L’homme est entré avec sa marche ordinaire, qui est par pauses ; comme si le même vide d’idée qui fait siffler le paysan de Dryden , lui faisait compter ses pas. Il a fait d’abord sa révérence à ma mère, ensuite à ma sœur, ensuite à moi, parce que, me regardant déjà comme sa femme, il a cru apparemment que mon tour devait venir le dernier. Il s’est assis près de moi ; il nous a dit des nouvelles générales du tems, qui était assez froid, suivant ses observations. Pour moi, j’étais fort éloignée de m’en ressentir. Puis, s’adressant à moi : comment le trouvez-vous, miss ? Et de cette question, il a voulu passer à prendre ma main.

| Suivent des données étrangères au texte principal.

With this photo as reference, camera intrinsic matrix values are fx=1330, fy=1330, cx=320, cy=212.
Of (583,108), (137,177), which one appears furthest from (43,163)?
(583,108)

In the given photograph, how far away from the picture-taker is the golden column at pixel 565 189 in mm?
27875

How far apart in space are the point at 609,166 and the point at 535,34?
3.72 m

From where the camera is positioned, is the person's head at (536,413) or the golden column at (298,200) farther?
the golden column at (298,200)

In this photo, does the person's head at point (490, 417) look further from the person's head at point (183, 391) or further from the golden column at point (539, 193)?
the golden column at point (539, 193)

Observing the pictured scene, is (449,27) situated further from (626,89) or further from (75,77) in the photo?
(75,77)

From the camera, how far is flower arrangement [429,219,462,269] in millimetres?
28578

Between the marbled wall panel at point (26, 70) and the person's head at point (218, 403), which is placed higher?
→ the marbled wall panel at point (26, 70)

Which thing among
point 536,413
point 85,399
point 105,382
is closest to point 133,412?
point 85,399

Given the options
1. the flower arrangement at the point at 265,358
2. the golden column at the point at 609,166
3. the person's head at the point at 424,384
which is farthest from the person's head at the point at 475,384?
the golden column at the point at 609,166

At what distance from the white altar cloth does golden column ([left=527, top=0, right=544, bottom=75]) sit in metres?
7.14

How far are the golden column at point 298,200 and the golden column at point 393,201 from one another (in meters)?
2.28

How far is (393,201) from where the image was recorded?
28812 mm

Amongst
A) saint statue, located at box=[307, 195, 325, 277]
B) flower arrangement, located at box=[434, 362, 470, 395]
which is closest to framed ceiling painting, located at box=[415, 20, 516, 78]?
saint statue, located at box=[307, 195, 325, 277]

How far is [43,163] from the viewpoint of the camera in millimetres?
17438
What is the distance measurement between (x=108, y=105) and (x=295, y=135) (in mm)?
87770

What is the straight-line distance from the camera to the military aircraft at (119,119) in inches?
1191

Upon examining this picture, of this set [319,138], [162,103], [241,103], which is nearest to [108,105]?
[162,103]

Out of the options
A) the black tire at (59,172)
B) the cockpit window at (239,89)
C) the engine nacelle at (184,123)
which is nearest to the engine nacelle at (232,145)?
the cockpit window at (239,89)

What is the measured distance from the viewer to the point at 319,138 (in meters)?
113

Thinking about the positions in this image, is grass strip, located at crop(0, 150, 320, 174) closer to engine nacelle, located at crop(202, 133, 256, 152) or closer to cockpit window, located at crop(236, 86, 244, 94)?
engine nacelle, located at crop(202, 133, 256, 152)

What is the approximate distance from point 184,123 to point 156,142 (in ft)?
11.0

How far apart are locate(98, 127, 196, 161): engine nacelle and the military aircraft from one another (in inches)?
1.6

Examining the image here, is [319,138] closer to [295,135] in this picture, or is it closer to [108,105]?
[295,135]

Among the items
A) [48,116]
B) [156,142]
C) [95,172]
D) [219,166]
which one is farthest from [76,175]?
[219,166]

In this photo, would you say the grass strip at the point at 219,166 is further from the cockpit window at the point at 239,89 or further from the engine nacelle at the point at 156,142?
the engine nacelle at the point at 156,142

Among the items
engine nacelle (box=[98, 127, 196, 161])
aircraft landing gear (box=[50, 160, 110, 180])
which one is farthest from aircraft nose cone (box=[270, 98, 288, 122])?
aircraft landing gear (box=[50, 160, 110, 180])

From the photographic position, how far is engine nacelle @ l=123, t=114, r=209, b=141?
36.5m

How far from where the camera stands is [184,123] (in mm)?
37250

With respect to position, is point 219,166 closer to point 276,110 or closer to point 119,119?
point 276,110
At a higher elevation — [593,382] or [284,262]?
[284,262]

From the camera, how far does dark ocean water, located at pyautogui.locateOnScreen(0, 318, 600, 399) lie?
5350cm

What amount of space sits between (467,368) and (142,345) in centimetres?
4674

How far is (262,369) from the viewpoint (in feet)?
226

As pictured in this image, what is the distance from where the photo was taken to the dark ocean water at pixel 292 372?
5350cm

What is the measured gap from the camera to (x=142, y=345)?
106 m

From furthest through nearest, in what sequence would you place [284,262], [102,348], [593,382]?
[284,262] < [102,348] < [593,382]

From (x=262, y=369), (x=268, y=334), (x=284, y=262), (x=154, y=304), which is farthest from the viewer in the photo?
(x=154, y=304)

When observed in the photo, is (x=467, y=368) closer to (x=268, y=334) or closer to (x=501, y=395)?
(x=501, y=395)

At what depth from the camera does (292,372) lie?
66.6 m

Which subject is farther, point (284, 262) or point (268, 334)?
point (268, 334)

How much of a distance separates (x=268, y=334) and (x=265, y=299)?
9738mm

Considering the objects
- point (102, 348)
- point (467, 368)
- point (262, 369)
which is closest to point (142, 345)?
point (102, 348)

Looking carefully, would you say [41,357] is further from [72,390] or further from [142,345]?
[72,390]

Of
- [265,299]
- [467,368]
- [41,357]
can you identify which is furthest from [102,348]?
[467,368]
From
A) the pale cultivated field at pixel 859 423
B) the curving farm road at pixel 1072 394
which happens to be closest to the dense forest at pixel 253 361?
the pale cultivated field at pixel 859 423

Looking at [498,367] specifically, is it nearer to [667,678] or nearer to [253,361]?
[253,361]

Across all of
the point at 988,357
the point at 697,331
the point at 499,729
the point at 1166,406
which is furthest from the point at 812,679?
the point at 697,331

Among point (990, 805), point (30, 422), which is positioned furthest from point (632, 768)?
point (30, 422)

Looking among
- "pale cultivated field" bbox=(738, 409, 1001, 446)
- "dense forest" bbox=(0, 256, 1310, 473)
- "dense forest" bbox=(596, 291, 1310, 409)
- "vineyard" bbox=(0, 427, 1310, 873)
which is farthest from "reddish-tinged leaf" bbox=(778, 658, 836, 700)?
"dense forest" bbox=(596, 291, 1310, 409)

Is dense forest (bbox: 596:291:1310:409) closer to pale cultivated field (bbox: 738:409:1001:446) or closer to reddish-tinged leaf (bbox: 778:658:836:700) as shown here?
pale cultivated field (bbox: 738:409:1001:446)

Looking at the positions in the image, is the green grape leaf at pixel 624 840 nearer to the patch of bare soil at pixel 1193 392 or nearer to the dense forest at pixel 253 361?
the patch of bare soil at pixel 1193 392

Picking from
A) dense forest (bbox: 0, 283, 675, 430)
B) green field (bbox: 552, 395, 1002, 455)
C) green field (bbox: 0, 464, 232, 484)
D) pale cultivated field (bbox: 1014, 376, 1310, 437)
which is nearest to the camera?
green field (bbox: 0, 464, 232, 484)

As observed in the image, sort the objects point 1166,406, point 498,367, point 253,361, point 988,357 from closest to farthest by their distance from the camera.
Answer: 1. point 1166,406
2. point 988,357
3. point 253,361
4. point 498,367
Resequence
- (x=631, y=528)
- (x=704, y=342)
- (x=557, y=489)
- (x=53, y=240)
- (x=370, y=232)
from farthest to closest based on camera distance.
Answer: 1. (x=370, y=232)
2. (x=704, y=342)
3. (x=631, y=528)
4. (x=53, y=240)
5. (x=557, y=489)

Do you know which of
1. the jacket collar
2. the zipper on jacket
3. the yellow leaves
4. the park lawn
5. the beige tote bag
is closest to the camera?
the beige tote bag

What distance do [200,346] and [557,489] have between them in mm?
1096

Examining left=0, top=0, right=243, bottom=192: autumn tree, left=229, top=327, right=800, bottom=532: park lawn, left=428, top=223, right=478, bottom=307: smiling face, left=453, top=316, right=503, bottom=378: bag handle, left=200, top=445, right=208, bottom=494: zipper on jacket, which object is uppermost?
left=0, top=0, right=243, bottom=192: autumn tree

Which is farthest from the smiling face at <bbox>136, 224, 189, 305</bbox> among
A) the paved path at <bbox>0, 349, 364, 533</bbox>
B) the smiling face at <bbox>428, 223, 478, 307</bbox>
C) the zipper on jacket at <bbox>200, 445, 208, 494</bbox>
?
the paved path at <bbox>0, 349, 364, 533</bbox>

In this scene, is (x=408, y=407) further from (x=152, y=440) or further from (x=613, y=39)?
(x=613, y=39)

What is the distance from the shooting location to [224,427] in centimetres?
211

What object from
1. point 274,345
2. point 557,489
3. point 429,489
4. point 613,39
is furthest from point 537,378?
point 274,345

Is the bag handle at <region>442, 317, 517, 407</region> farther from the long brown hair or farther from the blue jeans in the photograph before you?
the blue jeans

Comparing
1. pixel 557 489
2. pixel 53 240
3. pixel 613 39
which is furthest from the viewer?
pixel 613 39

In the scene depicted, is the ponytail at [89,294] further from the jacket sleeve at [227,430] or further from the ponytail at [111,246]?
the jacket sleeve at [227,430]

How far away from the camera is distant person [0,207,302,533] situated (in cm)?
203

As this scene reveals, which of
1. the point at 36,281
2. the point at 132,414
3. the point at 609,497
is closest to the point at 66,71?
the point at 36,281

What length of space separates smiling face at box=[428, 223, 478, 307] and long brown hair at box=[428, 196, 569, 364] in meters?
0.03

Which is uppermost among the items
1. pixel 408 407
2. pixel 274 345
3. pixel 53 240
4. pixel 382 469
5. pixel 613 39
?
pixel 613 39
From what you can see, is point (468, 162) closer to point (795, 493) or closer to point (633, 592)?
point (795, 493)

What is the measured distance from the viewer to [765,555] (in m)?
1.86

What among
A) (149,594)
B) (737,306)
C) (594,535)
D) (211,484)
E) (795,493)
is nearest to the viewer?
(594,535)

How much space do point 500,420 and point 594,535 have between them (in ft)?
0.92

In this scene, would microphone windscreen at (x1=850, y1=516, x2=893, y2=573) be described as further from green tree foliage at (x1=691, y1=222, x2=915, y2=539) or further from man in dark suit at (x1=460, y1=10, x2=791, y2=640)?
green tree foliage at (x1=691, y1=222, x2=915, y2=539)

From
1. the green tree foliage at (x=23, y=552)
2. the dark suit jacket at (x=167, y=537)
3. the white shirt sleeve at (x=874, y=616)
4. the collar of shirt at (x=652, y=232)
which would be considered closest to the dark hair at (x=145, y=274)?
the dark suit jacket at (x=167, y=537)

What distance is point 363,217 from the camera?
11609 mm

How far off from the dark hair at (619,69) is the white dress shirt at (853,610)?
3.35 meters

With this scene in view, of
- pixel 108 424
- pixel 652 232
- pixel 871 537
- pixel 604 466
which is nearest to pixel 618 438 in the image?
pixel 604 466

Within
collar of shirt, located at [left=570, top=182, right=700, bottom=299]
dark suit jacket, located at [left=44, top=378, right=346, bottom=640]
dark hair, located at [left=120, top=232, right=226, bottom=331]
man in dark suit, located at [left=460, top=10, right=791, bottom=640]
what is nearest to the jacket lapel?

Je l’ai retirée assez dédaigneusement, je crois… ma mère a froncé le sourcil. Ma sœur s’est mordu les lèvres.

Je n’ai pu me modérer : de toute ma vie je ne me suis senti tant de hardiesse ; car j’ai continué mon plaidoyer, comme si M Solmes n’eût pas été présent.

La rougeur est montée au visage de ma mère ; elle le regardait ; elle regardait ma sœur ; elle jetait aussi les yeux sur moi. Ceux de ma sœur étoient plus ouverts et plus grands que je ne les ai jamais vus.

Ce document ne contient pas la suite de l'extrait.